-- Begin --
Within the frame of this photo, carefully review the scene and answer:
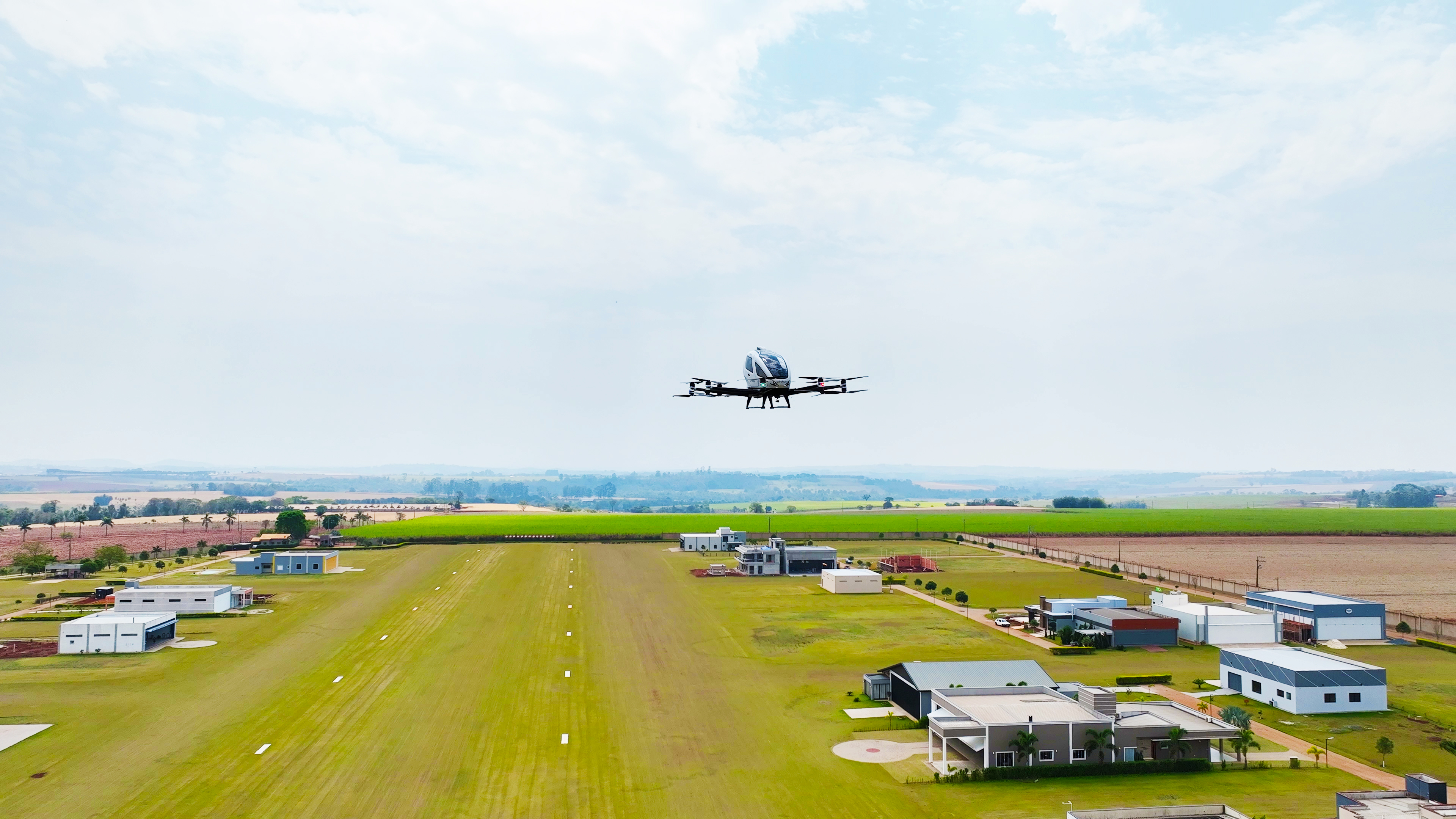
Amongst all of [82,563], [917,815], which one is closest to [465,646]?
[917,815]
-- End --
-- Begin --
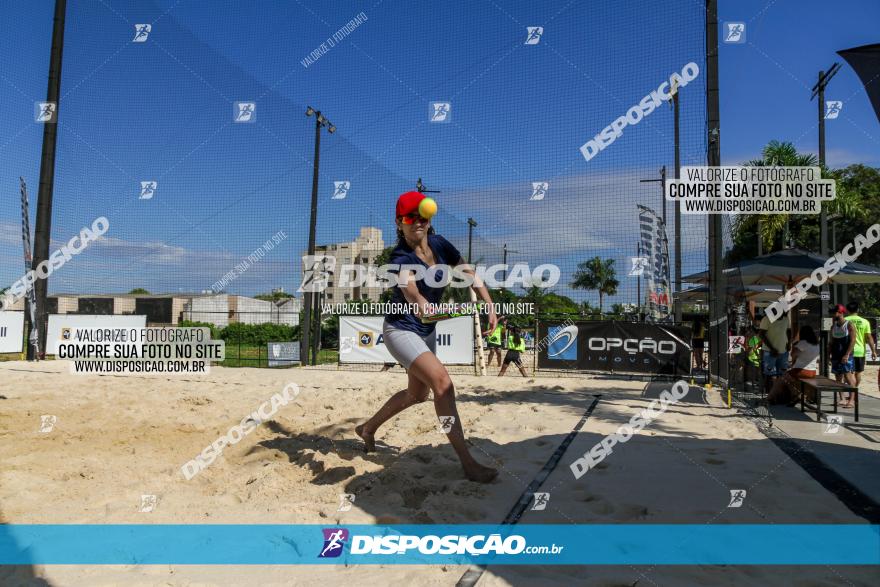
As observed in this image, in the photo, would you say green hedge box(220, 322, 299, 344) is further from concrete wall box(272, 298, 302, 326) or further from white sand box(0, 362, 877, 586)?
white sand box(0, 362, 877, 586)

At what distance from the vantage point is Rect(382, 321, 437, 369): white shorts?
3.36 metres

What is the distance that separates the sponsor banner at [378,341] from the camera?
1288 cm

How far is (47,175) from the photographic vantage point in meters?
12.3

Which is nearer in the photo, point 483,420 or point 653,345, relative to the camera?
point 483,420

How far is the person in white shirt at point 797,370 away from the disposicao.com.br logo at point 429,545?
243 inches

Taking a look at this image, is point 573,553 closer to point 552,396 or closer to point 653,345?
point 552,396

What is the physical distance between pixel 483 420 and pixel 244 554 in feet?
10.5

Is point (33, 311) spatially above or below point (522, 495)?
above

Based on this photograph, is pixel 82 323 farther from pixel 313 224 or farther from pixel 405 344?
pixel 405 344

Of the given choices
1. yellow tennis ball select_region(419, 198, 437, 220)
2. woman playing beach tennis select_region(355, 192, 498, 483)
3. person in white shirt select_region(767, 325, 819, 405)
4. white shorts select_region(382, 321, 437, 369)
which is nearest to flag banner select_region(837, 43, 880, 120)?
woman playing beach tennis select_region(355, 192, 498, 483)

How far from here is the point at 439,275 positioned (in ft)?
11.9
-- End --
-- Begin --
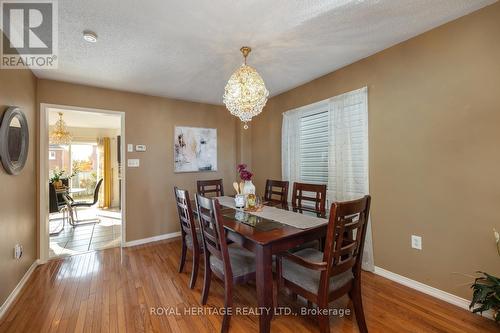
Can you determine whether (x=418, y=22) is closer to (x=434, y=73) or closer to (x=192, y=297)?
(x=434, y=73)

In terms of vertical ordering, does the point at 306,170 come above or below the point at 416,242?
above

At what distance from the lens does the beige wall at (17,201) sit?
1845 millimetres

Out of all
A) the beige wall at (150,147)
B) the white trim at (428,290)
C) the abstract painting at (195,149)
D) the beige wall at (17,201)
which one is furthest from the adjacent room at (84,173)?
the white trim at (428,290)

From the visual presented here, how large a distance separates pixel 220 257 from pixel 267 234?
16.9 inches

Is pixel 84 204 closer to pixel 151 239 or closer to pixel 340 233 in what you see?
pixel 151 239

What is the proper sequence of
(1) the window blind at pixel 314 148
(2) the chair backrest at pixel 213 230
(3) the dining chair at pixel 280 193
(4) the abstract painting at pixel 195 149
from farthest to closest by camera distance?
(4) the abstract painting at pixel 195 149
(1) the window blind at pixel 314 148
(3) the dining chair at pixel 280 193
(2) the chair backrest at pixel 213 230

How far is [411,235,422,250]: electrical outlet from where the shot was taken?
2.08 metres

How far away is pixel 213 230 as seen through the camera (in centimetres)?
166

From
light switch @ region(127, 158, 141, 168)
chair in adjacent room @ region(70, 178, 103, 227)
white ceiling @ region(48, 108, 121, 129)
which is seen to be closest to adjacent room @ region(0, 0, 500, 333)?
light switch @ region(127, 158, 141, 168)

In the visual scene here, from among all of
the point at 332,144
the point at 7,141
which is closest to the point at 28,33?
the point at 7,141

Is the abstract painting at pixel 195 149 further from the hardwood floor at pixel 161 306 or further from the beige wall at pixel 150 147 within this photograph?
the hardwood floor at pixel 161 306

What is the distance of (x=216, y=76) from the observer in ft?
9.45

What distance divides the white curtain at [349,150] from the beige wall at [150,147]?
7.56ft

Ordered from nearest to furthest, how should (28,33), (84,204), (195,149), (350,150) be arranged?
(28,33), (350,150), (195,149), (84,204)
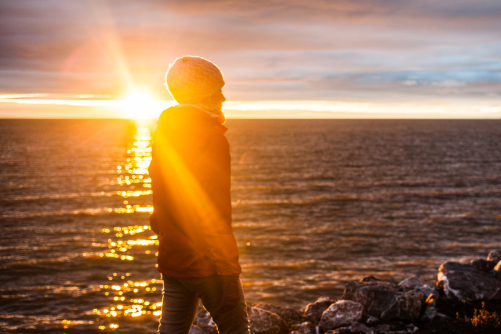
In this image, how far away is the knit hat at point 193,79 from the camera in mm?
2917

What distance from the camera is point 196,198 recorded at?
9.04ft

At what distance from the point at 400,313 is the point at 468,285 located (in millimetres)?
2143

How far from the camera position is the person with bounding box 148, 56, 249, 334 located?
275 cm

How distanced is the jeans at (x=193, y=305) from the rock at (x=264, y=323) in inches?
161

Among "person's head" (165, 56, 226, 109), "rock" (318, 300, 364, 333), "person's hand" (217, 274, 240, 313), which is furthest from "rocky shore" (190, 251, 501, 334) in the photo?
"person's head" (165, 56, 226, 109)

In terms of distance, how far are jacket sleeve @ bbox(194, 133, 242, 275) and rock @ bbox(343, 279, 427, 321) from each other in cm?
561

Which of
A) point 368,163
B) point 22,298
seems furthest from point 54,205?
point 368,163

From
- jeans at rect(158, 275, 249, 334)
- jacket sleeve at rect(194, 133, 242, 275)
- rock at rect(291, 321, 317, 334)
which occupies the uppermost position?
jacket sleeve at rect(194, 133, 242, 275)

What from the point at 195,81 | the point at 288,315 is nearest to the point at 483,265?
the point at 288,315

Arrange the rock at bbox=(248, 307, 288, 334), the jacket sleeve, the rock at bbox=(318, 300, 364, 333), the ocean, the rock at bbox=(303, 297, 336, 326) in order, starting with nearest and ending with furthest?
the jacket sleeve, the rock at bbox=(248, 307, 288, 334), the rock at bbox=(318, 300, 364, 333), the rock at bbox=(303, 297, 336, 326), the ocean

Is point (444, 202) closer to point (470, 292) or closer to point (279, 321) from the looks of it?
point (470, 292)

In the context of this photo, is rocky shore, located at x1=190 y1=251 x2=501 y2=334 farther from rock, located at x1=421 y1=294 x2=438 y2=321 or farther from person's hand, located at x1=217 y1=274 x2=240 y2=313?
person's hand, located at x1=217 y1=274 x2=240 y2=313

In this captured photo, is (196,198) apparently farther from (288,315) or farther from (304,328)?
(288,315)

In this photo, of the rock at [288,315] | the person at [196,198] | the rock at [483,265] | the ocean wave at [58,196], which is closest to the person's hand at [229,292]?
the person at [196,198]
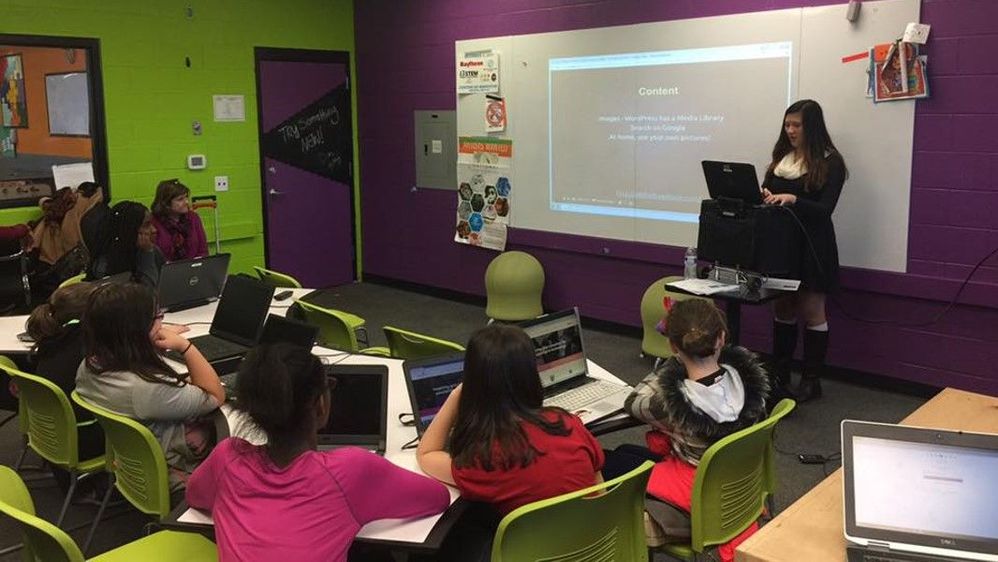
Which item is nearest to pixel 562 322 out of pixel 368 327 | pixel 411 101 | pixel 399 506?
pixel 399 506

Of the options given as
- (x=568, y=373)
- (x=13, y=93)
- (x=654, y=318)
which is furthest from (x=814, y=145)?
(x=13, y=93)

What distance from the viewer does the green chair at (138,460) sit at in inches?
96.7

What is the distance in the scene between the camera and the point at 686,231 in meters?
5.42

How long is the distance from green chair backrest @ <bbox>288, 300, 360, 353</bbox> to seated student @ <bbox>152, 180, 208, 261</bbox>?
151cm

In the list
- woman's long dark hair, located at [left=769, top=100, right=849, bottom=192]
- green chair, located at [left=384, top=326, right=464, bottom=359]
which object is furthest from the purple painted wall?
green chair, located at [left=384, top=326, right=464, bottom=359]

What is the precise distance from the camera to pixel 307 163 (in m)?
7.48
-- End --
▶ TASK OBJECTIVE:
Take the lines of the listing starting with the line that contains "Can you determine" and going on through the line that contains "1845 millimetres", and render them as a JSON list of strings, one string per line, with blank lines left out.

▶ RESULT FOR THIS EXERCISE:
[
  "Can you determine whether (x=418, y=22) is closer to (x=434, y=73) or closer to (x=192, y=297)?",
  "(x=434, y=73)",
  "In terms of vertical ordering, does the point at 306,170 come above or below the point at 416,242?",
  "above",
  "At what distance from the lens does the beige wall at (17,201) sit?",
  "1845 millimetres"
]